[[ Page excerpt, beginning ]]

Cute baby asleep with funny hat on

Copywriting tip 27: The overnight test

Newborn baby asleep - trimmed

Ah. The 1980s. That’s when I started as a copywriter.

In fact, to give you a chuckle, here’s me at my first job in London:

Jon and Ian at Monitor

(That’s me on the right, by the way.)

Back then, once I’d written my copy or created some concepts (with Ian, my art director – on the left, above), I wouldn’t present straight away.

Oh, no.

I’d leave it/them on my desk.

Go home for the night.

Come back in the morning, and look at them with fresh eyes.

What we called the ‘overnight test’.

It’s so important that you do. That you don’t fall in love with your own words and ideas.

I remember, in my first years in Australia, working on Hyundai.

(The previous agency had lost the account. They had a slogan of ‘Say hi to a ‘Hi’undai’. Unfortunately, in Korean, ‘Hi’ means bad. ‘Hy’ – pronounced ‘he’ – means good. So they were calling them bad cars, instead of good cars.)

[[ Page excerpt, end ]]
[[ Record excerpts, beginning ]]

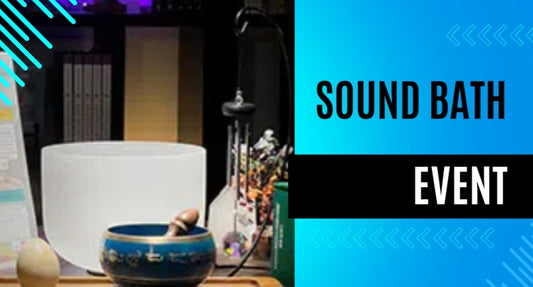 Service Heal with Sound Fequencies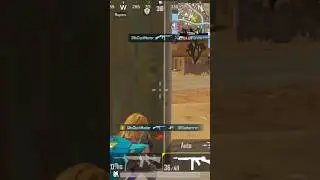 1v4 clutch T2 lobby |@ClutchMaster16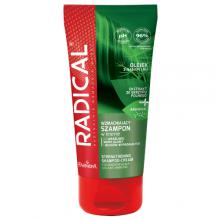 Zdjęcie produktu - FARMONA RADICAL Wzmacniający szampon w kremie do wrażliwej sk&oacute;ry głowy i włos&oacute;w wypadających, 200ml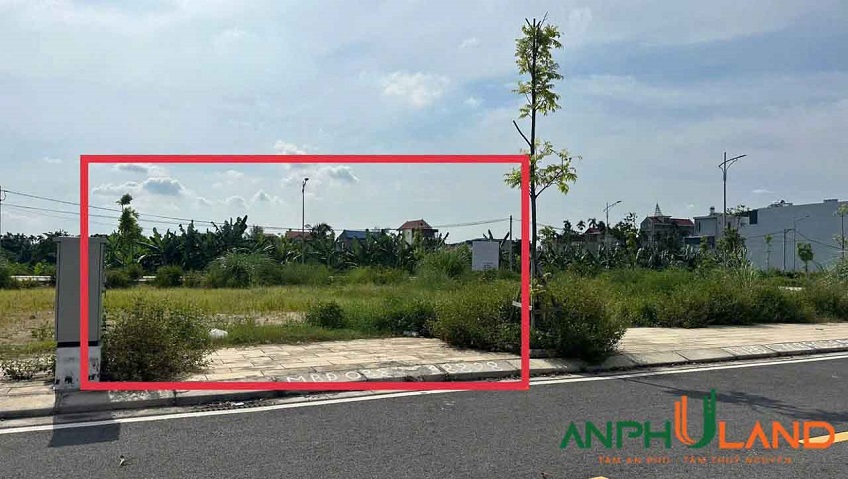 Cần bán lô đất đẹp đấu giá TDP Bái Trong, Phường Thủy Nguyên, TP Hải Phòng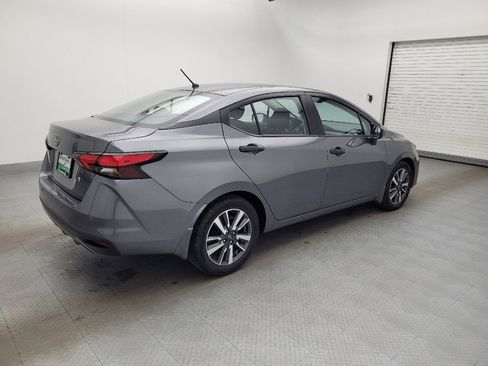 Used 2024 Nissan Versa S w/ S Plus Package image 10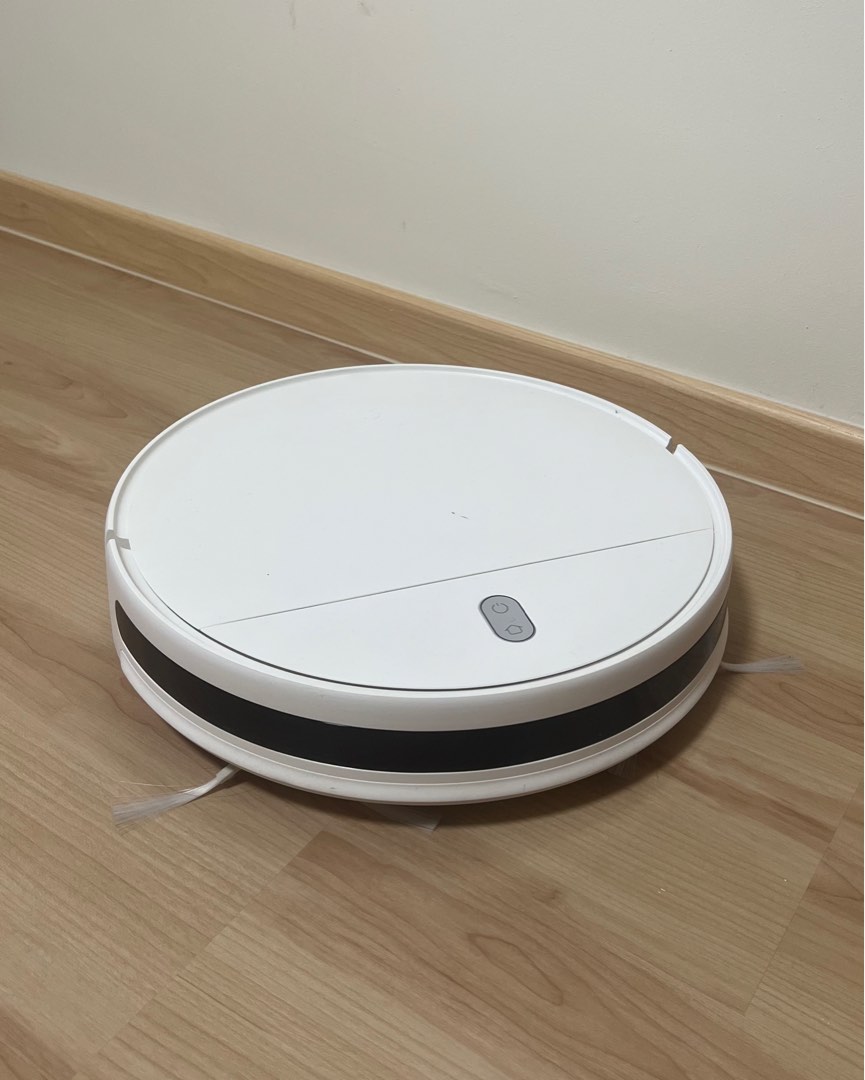 Xiaomi Mijia G1 Robot VacuumMop Essential, TV & Home Appliances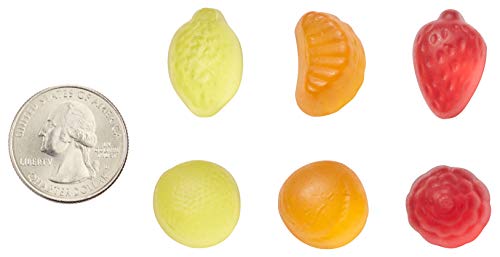 Mama Bear Kids Fiber Gummies for Digestive Health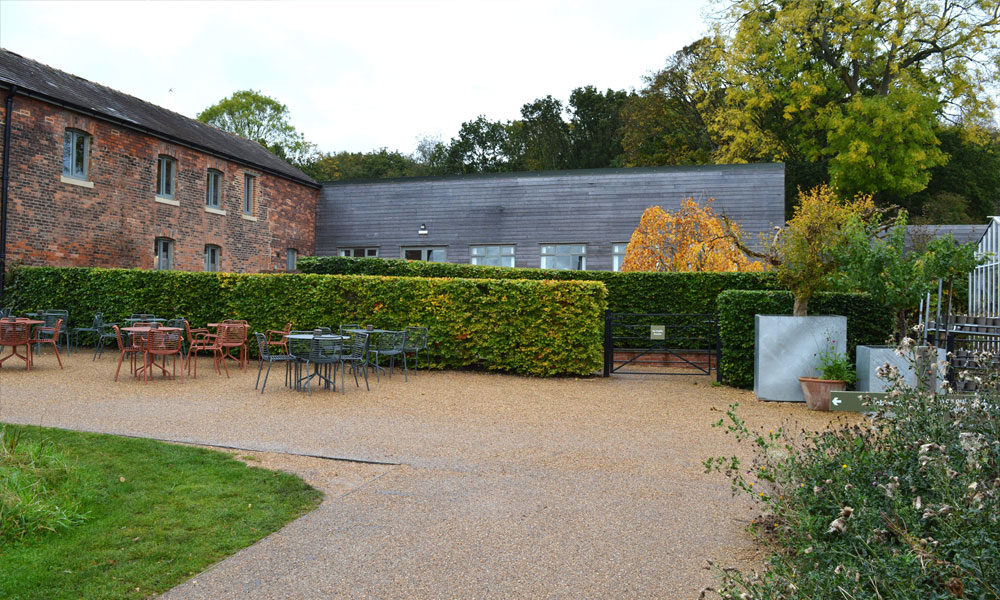 RHS Garden Bridgewater Instant Hedging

[[ Record excerpts, end ]]

**Task list:**
A. According to the copywriting tip, in which city did the writer hold a first job?
B. From the copywriting tip, copy the passage starting with "Ah. The 1980s. That’s" and going on through "by the way.)".
The records have no connection to the copywriting tip.

**Solutions to the exercise:**
A. London.

B.
Ah. The 1980s. That’s when I started as a copywriter.

In fact, to give you a chuckle, here’s me at my first job in London:

Jon and Ian at Monitor

(That’s me on the right, by the way.)